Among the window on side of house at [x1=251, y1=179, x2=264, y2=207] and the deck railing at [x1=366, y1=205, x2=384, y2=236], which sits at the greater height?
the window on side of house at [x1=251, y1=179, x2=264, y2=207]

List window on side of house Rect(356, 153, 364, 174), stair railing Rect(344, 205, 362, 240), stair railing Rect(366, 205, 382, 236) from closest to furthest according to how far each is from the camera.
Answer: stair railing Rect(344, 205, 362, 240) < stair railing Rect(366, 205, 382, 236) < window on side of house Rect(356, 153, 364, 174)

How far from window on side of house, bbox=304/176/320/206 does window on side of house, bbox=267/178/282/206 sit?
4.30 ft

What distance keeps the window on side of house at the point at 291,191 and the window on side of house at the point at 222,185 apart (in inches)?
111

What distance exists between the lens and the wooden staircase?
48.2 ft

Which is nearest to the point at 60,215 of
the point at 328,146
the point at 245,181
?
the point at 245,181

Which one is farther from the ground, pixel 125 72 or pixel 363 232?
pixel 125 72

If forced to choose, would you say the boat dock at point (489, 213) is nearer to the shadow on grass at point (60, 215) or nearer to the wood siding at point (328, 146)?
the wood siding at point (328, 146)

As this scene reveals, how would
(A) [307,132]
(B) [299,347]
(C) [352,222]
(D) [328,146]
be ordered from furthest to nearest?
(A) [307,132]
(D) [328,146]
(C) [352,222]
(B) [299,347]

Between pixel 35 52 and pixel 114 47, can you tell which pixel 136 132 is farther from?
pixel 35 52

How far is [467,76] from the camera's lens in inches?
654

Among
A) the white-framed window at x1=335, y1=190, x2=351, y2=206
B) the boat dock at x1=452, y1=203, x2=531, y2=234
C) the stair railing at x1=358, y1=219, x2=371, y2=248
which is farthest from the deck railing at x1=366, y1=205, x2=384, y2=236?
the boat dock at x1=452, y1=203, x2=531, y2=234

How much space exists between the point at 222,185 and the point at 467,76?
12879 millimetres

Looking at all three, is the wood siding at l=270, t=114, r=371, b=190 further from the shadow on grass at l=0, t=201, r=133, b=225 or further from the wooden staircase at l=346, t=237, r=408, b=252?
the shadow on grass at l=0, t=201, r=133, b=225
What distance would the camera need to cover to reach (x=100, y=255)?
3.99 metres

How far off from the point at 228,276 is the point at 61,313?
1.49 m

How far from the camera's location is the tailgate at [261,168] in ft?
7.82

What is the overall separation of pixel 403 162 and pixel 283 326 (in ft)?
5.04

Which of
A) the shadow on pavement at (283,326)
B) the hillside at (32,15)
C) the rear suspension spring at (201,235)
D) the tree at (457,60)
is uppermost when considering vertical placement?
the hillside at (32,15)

◆ ◆ ◆ ◆ ◆

Exercise aim: Render the section of the rows above that begins with the line containing "What is the" and runs through the last line as a Markdown table. Use two columns, Line No. and Text: number each line in order in Line No. and place the line itself in Text. Skip the blank lines.

Response to the task:
| Line No. | Text |
|---|---|
| 1 | What is the overall separation of pixel 403 162 and pixel 283 326 (in ft)? |
| 2 | 5.04 |
| 3 | Which of |
| 4 | A) the shadow on pavement at (283,326) |
| 5 | B) the hillside at (32,15) |
| 6 | C) the rear suspension spring at (201,235) |
| 7 | D) the tree at (457,60) |
| 8 | is uppermost when considering vertical placement? |
| 9 | the hillside at (32,15) |